*TASK OBJECTIVE*
The reply should consist solely of the lines from the one that holds "Improved Neubauer Hemocytometer" through the last line of the material, reproduced exactly; no pictures belong in it.

*SUPPLIED MATERIAL*
========
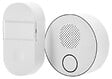 CEEZAM - Kit Sonnette sans Fil avec Flash - Aucune pile requise - Blanc-CEEZAM - vignette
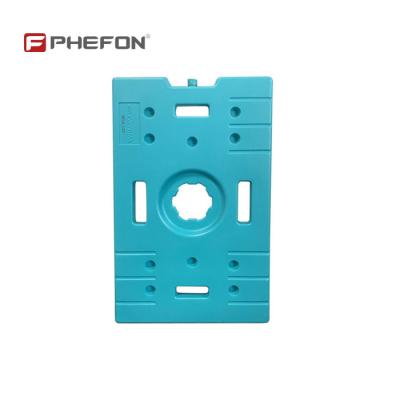 Phefon Cooler Gel Packs PE Homemade Ice Packs For Coolers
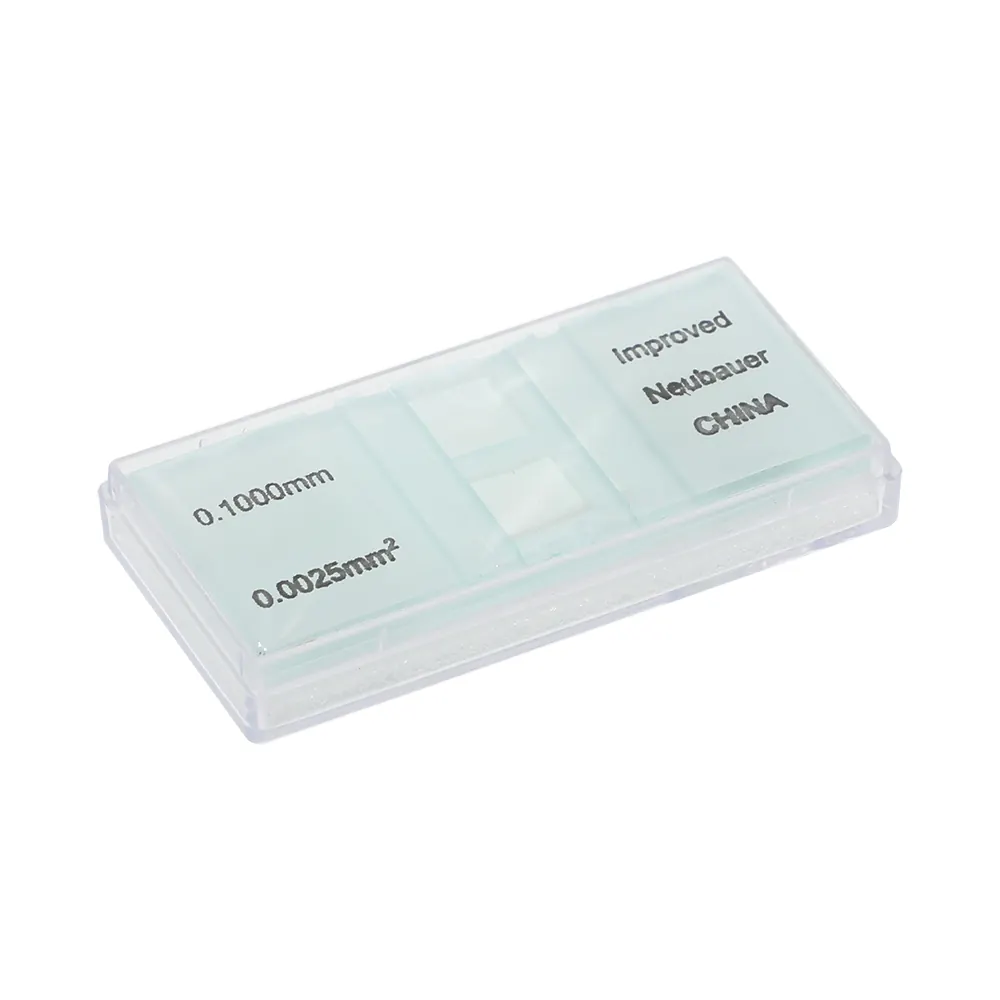 Improved Neubauer Hemocytometer Blood Cell Counting Chambers view 2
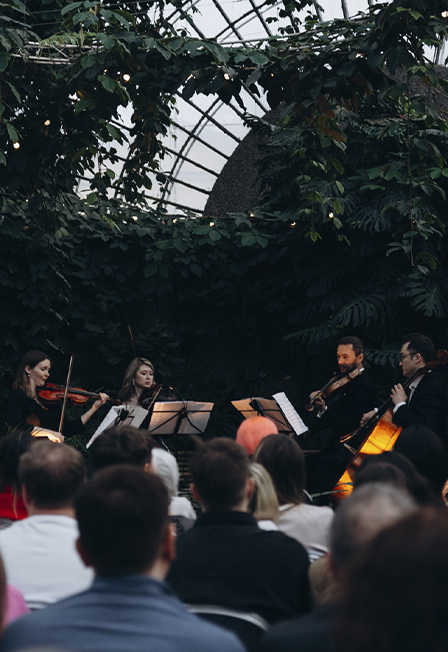 МАГИЯ СВЕЧЕЙ. «Шедевры неоклассики. от Ханса Циммера до Людовико Эйнауди» в Оранжерее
========
*SOLUTION TO THIS TASK*
 Improved Neubauer Hemocytometer Blood Cell Counting Chambers view 2
 МАГИЯ СВЕЧЕЙ. «Шедевры неоклассики. от Ханса Циммера до Людовико Эйнауди» в Оранжерее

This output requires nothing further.